Un paillasson : la parole par Edith Azam
Nous avons eu jadis, peut-être, la parole.
Nous sommes dupes de nous-mêmes, de ce foutu langage qui nous dévisse la bouche, y voyons une forme de supériorité animale qui se résume, au bout du compte, à calfeutrer nos phantasmes les plus, non, les mieux lubriques croyant nous éloigner de la bête mais… nous sommes des brutes, des barbares.
Nous nous mentons depuis la langue, depuis cette épine molle et gluante qui nous creuse en quotidien la bouche de toute la mort qu’on lui a fait.
Nous, en permanence, violons de la langue dans une bêtise abjecte qui nous sabote tout le squelette tant est si mal que, à défaut de marcher debout nous : nous rampons du gosier.
Nous nous traînons plus bas que taire, persuadés que le langage relèvera un peu les choses mais…. nous ignorons le massacre dont nous sommes les seuls responsables et qui fait le défaut de langue majeur : son mensonge.
Nous, à cause de cela, sommes devenus l’imbécile jouet du langage.
Nous ne comprenons rien, ne voyons pas le point où la pensée s’em-pute dressant la langue contre nous, et ne faisons rien du langage si ce n’est : le corrompre, le brûler, sans discontinuité altérer ce pour quoi il est fait.
Nous ne sommes pas capables - veulerie, sabotages, pleutres, bouffons, narcisses- de faire qu’une parole soit un acte.
Nous avons dévoyé la langue, nous l’avons salopée : Nous, massacreurs du langage, nous nous baisons tous d’abord par la bouche, d’abord par la bouche oui : de bouche à bouche, nous nous dévorons de la langue.
Nous avons dévoyé le seul geste qui sauve, qui pouvait nous sauver, nous avons dégommé le langage lorsqu’il était encore geste, lorsqu’écrire, lire, parler impliquer conscience du corps ainsi que le geste et non ce simple râle : des mots.
Nous sommes du mensonge permanent, de la cervelle renfermée.
Nous nous sommes guillotinés l’humain, le mieux humain de nous, nous l’avons broyé.

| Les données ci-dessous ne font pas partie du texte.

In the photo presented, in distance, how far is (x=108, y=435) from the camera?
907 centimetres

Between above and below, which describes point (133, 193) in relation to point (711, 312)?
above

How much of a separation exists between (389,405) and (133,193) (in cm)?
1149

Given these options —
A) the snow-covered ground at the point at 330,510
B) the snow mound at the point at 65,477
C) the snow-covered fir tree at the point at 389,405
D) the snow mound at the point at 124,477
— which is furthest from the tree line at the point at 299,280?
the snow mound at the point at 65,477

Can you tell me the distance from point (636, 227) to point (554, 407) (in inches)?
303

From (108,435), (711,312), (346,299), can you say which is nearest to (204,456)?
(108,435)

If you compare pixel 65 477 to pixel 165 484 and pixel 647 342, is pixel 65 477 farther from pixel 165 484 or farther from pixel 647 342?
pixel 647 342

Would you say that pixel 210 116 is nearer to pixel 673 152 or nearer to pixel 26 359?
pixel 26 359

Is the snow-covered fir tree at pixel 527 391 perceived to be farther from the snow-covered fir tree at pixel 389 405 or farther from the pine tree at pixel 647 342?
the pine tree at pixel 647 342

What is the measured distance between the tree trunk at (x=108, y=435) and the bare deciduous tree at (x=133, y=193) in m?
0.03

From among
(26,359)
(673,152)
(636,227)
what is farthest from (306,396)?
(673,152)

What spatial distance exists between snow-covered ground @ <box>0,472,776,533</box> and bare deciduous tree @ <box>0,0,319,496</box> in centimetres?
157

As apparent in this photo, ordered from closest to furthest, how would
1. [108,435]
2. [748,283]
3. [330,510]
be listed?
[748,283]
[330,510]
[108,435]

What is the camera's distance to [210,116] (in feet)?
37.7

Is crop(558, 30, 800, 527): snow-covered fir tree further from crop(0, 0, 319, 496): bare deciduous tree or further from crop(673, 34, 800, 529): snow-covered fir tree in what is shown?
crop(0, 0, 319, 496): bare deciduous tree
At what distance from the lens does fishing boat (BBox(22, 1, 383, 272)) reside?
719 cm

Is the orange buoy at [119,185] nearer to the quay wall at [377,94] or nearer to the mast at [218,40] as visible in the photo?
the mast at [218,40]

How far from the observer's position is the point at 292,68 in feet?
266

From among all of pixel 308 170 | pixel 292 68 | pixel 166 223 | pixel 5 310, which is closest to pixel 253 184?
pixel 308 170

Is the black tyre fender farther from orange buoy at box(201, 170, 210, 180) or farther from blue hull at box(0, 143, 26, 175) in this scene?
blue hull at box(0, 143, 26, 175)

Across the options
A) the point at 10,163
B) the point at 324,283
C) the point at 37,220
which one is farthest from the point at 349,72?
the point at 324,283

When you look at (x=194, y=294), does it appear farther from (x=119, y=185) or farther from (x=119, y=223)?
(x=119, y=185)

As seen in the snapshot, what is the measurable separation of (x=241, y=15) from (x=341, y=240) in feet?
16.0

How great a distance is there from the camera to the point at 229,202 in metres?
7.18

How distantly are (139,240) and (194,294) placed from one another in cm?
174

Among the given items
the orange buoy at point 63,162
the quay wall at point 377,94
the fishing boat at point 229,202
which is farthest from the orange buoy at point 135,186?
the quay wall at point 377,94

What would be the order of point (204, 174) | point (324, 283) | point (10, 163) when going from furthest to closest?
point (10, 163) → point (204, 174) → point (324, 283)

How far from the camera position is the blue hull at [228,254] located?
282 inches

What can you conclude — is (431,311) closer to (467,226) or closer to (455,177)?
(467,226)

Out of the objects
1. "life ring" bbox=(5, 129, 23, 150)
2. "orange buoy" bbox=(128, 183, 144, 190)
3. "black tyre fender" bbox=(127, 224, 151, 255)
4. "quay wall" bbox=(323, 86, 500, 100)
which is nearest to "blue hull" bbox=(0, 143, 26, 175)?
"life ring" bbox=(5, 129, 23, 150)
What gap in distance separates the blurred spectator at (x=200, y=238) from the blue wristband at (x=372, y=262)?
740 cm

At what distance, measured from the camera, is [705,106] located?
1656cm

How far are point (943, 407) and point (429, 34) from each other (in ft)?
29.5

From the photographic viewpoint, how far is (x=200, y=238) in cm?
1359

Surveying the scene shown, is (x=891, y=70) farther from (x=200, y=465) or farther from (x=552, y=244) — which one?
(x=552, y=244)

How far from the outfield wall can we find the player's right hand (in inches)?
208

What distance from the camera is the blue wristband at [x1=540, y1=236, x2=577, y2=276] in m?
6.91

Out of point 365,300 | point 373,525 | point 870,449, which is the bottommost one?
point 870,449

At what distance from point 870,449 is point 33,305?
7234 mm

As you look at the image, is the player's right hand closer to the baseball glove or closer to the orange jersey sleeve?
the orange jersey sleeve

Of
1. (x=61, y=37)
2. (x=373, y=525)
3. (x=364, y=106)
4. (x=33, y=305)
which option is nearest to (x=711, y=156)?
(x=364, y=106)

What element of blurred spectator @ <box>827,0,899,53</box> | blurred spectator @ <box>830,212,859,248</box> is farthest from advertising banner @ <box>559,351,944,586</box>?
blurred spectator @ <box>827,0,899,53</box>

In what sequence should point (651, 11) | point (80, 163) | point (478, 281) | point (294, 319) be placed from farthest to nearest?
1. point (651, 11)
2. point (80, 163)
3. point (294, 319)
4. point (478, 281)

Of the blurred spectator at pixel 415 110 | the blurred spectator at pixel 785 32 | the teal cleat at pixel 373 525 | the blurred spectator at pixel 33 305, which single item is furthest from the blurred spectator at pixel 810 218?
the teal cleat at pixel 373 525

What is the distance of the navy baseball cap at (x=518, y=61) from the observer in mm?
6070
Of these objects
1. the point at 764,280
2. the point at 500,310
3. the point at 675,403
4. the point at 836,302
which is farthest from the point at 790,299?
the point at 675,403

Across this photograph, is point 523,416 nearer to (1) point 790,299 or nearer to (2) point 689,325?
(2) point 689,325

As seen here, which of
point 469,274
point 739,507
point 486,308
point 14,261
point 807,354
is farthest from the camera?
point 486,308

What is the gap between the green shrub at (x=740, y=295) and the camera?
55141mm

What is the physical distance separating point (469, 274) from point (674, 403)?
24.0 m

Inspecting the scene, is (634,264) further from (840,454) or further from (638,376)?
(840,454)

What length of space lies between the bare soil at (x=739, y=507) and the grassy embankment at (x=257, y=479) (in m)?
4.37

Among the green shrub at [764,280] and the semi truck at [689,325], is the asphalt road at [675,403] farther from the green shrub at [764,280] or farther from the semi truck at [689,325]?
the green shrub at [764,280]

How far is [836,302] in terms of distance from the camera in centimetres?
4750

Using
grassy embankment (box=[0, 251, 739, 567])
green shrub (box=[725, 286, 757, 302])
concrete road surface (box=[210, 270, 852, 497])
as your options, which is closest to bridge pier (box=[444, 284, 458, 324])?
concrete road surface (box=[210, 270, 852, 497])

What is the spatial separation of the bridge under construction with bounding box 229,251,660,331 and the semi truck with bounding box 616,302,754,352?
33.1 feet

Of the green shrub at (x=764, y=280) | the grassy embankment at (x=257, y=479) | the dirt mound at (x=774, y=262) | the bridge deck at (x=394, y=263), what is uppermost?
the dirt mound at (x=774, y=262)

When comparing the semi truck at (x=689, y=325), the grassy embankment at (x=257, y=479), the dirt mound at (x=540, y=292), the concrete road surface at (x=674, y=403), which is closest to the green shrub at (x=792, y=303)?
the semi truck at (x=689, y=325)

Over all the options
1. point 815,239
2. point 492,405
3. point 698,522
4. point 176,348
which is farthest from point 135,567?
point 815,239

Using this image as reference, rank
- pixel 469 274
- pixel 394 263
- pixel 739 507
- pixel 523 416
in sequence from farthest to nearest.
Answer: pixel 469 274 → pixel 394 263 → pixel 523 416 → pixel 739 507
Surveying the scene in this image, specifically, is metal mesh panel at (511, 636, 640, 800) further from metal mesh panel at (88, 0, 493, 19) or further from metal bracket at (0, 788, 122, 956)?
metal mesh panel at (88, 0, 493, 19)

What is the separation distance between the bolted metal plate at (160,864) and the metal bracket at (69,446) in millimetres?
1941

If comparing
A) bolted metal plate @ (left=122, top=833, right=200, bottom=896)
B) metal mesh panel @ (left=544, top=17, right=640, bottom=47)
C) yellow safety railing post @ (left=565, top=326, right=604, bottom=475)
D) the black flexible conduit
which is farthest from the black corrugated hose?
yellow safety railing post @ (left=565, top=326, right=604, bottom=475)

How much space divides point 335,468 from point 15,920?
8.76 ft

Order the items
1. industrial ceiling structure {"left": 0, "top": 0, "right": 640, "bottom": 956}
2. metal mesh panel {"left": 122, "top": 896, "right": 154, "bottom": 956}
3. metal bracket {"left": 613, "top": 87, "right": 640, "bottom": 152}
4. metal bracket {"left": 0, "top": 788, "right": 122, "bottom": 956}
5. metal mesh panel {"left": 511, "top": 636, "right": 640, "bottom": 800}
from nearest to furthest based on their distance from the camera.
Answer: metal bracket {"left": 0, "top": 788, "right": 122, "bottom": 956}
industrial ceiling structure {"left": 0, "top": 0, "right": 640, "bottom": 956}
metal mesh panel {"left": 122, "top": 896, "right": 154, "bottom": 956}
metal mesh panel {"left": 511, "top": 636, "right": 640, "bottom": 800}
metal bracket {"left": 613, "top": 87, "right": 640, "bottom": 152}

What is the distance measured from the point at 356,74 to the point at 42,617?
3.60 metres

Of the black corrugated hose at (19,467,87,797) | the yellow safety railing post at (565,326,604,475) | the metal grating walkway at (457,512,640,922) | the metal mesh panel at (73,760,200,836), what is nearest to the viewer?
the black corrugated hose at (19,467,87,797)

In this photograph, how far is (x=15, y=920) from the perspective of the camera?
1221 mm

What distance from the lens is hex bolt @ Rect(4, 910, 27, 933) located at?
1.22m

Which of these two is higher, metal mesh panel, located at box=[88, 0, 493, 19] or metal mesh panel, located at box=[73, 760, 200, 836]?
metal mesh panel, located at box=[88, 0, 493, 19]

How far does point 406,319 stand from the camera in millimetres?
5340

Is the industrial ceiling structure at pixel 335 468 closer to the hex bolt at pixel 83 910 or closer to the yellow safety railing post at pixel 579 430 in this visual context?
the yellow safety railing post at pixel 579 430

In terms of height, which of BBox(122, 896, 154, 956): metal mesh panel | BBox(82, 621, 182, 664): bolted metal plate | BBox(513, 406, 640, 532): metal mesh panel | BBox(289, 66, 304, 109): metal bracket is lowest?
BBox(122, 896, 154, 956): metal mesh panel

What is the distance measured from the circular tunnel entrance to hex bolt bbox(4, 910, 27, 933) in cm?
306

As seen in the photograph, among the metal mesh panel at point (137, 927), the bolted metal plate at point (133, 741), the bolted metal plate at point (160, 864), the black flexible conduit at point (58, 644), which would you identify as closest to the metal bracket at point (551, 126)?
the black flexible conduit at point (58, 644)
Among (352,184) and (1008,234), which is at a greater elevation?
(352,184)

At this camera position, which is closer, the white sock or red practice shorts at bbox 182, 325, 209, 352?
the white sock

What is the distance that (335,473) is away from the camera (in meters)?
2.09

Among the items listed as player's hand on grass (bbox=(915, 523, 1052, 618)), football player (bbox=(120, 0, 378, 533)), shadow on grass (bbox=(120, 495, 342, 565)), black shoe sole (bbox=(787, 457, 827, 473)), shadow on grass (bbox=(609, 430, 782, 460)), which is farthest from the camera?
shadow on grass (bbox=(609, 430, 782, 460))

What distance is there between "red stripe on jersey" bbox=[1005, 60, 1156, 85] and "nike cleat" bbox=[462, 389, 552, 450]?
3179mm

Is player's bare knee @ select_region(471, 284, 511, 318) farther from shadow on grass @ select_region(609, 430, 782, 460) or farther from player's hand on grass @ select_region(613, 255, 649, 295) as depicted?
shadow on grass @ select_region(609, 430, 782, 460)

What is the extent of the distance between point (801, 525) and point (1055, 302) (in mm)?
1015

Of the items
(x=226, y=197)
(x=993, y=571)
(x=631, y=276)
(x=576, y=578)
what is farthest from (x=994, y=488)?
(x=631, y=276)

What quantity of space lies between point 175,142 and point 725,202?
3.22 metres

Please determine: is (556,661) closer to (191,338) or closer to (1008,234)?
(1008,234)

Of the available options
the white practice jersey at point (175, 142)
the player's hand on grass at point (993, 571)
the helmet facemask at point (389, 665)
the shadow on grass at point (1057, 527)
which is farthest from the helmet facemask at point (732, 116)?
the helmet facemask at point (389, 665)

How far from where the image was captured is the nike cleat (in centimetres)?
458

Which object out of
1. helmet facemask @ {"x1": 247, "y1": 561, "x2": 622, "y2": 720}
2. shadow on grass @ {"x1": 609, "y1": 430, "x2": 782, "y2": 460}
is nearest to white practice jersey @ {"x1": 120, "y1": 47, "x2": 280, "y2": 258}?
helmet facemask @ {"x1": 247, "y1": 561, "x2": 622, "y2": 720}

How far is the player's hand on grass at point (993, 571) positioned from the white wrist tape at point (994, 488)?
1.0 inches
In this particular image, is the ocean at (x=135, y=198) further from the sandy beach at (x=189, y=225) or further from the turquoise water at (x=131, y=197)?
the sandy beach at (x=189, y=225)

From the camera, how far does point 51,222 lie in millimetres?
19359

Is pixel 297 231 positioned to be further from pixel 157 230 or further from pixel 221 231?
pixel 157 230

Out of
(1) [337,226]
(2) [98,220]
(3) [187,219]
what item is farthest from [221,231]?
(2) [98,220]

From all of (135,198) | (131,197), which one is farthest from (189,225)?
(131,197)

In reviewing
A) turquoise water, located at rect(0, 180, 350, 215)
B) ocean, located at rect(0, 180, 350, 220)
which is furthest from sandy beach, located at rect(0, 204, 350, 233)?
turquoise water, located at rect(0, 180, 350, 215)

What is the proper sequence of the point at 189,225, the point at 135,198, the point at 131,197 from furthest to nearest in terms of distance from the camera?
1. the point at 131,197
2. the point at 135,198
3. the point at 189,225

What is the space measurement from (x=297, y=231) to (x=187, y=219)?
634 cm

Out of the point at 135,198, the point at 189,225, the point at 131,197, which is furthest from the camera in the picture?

Nous nous faisons mettre de la langue, des coups de langue à tour de bras comme coup de butoir, et nous gargarisons de la chose.
Nous croyons le pouvoir.
Nous aimons l’hypnose anesthésiante dans laquelle ce travail nous plonge.
Nous voulons, c’est pure logique –toutefois aujourd’hui, à ce stade, logique mène à perte- nous voulons sauver le langage, réhabiliter ses éléments, refaire du langage en état de langage mais, aveuglés par cela, ne voyons pas le grand massacre.
Nous avons saboté la chair en la coupant de la parole -et inversement- ce qui a pour conséquence un fait historique inouï, écrire devient un acte d’une mollesse : historique.
Nous, soit disant intellectuels, nous battons de la langue à tout va pour conserver la petite étiquette, la jolie gloriole : mais que deviennent les intellectuels s’ils sont incapables de se rassembler pour penser ?
Nous avons fait du langage une machine à mort c’est dire : nous l’avons trahi, trop de fierté en bouche, nous restons violemment fascinés à l’inertie des belles formules, au désir du Mythe –lequel est moribond-.
Nous tétons de manière éhontée, acharnée et goulue, une mamelle d’orgueil qui nous tord tout le corps en un rictus difforme.
Nous, massacreurs de langue, aboyeurs et poltrons, d’avoir coupé le lien unissant la chair à la parole, nous sommes les premiers responsables de toute absence de résistance efficace et active, c'est dire, à la base, une solidarité effrontément butée à maintenir le corps : en résistance.
À faire, à suivre : qui prend la main ??????